Austin360 blogs > Out & About > Archives > 2009 > June > 01 > Entry
Early Dad’s Day 2
For Part 1, see earlier post below …
During the 1960s, my father worked in advertising. It wasn’t all “Mad Men,” but it was close enough for Houston. Cocktail parties and barbecues were staged on preternaturally smooth, San Augustine lawns. My father’s laugh grew heartier, but I sensed, even at that age, office politics injected its poison through the mid-century modern family rooms. Dad held his own, but this was not his crowd. He preferred a slower, sweeter pace to socializing.

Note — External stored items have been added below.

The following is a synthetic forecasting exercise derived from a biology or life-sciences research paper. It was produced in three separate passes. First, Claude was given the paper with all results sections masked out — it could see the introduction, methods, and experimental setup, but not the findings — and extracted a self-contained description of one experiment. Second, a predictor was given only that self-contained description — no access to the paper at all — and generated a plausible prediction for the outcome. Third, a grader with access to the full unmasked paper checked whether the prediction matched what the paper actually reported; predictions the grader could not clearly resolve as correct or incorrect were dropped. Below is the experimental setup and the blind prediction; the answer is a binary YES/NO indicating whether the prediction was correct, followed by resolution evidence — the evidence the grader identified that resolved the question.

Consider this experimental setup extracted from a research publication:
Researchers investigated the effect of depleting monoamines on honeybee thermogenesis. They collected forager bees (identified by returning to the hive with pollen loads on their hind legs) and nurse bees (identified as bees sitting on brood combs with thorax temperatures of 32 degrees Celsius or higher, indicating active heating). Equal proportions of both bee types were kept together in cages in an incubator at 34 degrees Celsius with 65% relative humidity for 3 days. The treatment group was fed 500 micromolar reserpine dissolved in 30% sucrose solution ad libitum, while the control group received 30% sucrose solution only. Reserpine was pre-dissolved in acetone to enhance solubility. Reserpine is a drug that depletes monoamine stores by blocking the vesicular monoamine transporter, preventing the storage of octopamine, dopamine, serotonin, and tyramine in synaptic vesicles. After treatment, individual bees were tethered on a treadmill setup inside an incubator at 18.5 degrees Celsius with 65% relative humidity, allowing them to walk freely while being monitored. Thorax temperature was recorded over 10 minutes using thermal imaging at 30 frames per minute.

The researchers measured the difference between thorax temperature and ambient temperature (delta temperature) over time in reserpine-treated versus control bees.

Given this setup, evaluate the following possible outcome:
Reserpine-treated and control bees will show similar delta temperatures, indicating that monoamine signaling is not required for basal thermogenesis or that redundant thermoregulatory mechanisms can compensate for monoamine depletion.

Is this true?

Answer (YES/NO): NO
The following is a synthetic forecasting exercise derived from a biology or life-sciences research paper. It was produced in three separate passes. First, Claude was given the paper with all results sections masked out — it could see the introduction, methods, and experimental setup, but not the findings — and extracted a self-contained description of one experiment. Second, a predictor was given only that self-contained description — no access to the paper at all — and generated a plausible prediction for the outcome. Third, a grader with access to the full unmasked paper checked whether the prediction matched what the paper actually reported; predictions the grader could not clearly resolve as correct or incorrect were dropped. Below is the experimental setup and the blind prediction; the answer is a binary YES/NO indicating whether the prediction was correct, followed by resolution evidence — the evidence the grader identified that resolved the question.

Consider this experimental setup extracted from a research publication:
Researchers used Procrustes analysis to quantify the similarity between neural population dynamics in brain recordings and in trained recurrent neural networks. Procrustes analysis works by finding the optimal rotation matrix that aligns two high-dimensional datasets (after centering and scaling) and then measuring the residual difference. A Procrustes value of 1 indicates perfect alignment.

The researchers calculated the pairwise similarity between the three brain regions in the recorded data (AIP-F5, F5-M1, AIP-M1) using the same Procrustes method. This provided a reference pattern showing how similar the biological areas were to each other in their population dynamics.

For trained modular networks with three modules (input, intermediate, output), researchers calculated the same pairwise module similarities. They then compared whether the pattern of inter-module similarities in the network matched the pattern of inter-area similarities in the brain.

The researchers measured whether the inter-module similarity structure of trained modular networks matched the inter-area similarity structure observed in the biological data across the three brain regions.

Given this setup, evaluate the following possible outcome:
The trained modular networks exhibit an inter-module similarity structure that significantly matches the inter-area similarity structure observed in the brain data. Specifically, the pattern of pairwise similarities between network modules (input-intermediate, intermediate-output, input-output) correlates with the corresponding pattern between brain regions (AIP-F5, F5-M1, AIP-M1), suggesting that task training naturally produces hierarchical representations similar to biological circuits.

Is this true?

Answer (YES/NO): YES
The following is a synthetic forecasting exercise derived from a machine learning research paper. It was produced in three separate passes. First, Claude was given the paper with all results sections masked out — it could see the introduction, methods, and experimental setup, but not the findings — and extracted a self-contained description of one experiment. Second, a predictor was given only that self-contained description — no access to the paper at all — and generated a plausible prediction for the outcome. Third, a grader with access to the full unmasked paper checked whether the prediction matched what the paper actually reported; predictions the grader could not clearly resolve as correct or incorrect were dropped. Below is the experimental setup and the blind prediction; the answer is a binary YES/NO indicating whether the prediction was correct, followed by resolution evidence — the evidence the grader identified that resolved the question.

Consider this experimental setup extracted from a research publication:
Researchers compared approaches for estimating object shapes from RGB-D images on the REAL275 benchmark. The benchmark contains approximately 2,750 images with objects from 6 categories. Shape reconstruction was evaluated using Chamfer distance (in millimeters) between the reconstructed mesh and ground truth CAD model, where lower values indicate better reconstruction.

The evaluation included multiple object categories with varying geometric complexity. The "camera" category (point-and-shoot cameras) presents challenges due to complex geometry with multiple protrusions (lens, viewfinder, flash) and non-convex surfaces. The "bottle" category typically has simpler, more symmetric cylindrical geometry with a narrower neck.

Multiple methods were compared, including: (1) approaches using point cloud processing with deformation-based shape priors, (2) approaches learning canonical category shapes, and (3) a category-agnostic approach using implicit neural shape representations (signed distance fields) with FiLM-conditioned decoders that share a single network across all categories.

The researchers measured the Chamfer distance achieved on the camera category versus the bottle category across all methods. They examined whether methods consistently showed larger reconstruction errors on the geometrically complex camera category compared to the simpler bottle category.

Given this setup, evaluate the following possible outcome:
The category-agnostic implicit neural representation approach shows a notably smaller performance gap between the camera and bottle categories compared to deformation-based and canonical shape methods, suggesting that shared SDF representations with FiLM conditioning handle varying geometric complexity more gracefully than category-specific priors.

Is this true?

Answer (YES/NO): NO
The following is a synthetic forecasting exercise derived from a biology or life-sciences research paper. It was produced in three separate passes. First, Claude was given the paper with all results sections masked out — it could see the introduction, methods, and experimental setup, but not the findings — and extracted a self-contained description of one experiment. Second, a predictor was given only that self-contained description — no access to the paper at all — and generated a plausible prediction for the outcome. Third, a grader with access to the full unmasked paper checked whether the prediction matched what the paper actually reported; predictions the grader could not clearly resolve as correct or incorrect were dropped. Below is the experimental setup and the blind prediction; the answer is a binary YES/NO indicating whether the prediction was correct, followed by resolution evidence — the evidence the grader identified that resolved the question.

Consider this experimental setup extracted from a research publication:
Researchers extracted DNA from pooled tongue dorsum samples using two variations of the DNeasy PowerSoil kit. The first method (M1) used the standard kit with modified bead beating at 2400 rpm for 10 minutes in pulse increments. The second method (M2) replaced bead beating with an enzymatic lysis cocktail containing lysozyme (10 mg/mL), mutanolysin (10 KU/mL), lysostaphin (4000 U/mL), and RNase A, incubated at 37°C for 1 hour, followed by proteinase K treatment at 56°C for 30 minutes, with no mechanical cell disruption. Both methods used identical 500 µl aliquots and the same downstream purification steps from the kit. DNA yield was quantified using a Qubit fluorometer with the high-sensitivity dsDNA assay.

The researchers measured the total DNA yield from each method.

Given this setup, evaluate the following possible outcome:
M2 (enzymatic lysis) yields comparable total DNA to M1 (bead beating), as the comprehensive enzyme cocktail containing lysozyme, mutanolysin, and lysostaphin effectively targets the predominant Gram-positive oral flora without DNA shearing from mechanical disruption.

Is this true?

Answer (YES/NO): NO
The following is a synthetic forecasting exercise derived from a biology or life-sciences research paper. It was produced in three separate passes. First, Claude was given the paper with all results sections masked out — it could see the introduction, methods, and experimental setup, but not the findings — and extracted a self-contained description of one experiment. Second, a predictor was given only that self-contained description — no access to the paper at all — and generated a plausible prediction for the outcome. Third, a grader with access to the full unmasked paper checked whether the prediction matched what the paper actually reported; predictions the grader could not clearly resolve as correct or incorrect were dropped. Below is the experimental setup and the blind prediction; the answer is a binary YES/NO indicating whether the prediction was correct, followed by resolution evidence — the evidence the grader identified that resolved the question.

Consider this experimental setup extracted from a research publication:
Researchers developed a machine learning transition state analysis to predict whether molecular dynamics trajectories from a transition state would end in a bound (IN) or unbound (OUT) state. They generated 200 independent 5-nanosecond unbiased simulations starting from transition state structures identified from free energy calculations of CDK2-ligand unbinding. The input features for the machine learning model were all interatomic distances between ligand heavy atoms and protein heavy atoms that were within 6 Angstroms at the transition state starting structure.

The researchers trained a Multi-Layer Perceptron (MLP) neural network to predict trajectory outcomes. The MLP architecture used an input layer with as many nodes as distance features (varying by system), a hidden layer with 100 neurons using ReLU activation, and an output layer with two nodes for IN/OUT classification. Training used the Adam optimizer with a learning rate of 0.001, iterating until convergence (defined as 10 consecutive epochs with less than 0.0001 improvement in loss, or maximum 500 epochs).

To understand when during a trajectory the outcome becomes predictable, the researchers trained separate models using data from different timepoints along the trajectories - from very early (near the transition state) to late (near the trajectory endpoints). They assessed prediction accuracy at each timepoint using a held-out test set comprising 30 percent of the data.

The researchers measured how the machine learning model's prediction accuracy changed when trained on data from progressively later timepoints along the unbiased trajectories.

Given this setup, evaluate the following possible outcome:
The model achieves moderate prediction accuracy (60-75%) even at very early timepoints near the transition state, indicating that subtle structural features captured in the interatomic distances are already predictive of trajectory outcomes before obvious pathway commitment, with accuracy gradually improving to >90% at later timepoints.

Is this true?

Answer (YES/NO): NO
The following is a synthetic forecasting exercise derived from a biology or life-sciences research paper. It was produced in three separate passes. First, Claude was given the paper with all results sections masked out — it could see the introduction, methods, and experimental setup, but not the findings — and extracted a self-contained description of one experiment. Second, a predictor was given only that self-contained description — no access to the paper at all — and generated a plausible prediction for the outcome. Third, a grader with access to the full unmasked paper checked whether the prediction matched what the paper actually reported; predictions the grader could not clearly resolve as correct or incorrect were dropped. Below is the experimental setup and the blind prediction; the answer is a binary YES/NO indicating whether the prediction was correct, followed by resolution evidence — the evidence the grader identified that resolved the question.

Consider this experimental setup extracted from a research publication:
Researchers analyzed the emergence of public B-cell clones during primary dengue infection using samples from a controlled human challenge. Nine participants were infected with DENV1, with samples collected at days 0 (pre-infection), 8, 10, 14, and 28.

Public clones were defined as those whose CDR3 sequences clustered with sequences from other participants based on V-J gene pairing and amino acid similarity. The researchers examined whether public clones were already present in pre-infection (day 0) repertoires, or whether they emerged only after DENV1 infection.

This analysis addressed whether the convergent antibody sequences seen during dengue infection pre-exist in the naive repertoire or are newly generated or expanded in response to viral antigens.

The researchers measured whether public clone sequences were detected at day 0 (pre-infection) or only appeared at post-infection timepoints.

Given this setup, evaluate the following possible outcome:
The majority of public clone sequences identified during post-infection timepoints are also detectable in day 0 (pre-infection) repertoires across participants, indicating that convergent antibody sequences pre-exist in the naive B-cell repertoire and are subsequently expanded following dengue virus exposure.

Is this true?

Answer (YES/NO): NO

During the 1970s, my parents owned and ran, first one, then another mom-and-pop supermarket. Seven days a week, Dad stationed himself next to the “courtesy booth” to greet the suburban Houston customers. He liked fielding the complaints and requests, chortling at the bad jokes and practicing his signature phrases (like shouting “Capitalism in action!” every time a customer wasted a coin on an egg-prize game near the exit door). Until the neighborhoods — and the supermarket business model — changed radically, I think my Dad was happiest as the apron-wearing shopkeeper with the big handshake who remembered everyone’s names and personal histories.During the 1980s, Mom and Dad retreated to the country. This repeated a previous pattern of working in small towns, having already ranged from Kilgore and Jacksonville in East Texas to La Grange, Columbus, Caldwell and Schulenburg nearer to Austin. Their new home, Mexia, represented a major, longer-lasting shift. They stayed on the shores of Lake Mexia for many years, and through jobs, church and volunteering, they got to know just about everyone for miles and miles around. Although, oddly, not Mexia’s most notorious ex-patriots, Anna Nicole Smith and Sir Robert Allen Stanford.